Девочка вдруг вспыхнула, вскочила, роняя рукопись на пол, и повисла на мне.

- Мамочка! Это ты! Я сразу узнала! Я так и думала, что это ты! - Обняла меня за талию, прижалась лицом и, обращаясь к Луи, добавила: - Вот видишь, папочка, а вы с тетей Элис мне не верили! Она еще красивее, чем я думала!

Луи смотрел на меня и смущенно поводил плечами. Я видела, что поводить плечами ему больно, и говорить он не может, потому что в рот вставлен аппарат с дыхательной трубкой, и даже писать в блокноте он не в состоянии - в одной руке капельница, а кисть другой забинтована.

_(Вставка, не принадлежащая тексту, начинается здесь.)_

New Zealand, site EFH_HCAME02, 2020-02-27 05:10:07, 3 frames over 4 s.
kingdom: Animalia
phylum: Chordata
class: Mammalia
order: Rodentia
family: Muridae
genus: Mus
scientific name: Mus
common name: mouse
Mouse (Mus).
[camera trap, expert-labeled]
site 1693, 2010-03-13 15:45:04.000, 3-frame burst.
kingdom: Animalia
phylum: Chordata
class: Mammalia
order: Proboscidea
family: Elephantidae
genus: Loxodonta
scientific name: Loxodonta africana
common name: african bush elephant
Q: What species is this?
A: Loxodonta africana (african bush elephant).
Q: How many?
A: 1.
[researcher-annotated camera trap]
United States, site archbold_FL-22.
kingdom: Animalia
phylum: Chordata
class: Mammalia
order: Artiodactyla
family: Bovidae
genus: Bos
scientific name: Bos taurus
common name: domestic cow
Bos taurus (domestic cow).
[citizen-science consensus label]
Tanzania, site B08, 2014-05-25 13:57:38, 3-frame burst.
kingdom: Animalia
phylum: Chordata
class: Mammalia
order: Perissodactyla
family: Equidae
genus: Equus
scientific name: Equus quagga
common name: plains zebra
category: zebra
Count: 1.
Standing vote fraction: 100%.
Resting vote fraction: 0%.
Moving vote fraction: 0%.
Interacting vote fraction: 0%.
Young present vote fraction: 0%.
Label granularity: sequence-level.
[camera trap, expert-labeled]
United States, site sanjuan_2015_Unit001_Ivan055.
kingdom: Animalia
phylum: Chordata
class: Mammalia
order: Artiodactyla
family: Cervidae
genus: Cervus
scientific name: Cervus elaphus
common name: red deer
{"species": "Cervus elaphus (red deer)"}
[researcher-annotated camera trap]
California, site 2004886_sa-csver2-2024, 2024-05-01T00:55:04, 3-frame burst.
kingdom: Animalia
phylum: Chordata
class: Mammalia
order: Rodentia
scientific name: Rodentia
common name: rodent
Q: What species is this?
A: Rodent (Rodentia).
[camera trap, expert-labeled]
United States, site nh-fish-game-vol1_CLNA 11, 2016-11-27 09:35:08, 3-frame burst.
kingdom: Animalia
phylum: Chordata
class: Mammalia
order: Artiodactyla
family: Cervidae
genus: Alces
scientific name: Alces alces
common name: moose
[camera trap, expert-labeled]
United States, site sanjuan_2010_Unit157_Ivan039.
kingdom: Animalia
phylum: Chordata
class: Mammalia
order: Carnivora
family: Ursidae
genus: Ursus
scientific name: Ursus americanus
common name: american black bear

- Я такая счастливая, - говорила девочка, прижимаясь ко мне. - Ты не расстраивайся, мамочка, наш папочка скоро поправится, и мы будем жить вместе. Тебе понравится у нас дома! Знаешь, я умею варить суп, макароны, жарить картошку, - девочка отстранилась и загибала пальцы, - стирать в машине, даже гладить! Я сама все убираю. У нас с папочкой дома чисто-пречисто! Знаешь, у нас есть рыбки! А на стенах мои картины. Да, да! Знаешь, я умею рисовать, а папа сделал для них рамки. А одна рамка даже настоящая, из магазина.

Сцена и оживленная болтовня девочки привлекли внимание других больных в палате. Я не могла решиться возразить девочке, я вообще была не в состоянии вымолвить ни слова! Я молча протянула пакет с едой Мелани.

Она обрадовалась, вытащила огромный сандвич и попросила меня открыть сок. Я открыла.

Она стала есть, продолжая болтать с набитым ртом о том, как нам будет хорошо всем вместе, а соседи Луи по палате многозначительно подмигивали и делали мне всякие другие одобрительные знаки. Тут появилась медсестра и заявила, что уже шесть и время посещения окончено. Мелани поцеловала Луи, сказала:

- До завтра, папочка! - положила недоеденный сандвич на его постель, собрала с пола рассыпанные листы моей рукописи, деловито протянула мне, сунула недопитую бутылку сока обратно в пакет, взяла в одну руку свой сандвич, в другую - мою руку, повторила: - Папочка, до завтра! - и увела меня из палаты.

Я едва переставляла ноги. Дурацкая ситуация! Но я неспособна огорчить девочку, которая мне очень симпатична, несмотря на явные психические отклонения, прямо заявив ей, что никакая я не мама. К тому же Луи ранен из-за того, что хотел помочь мне, так что мой долг - позаботиться о его дочке.

Но как долго мне придется заботиться о чужом ребенке? Неужели до выхода Луи из больницы? У меня своя жизнь, нужно начинать работу над новым романом! У Луи что, нет никаких родственников, чтобы на время отдать ребенка им? Я-то тут при чем? Ну поцеловалась с ним, ну пострадал из-за моей рукописи, а кто его просил? Что же, теперь я неизвестно сколько должна нянчиться с его ненормальной дочкой? Теперь понятно, почему Луи не нужны женщины! Да просто никому не хочется связываться с папашей, у которого ненормальный ребенок!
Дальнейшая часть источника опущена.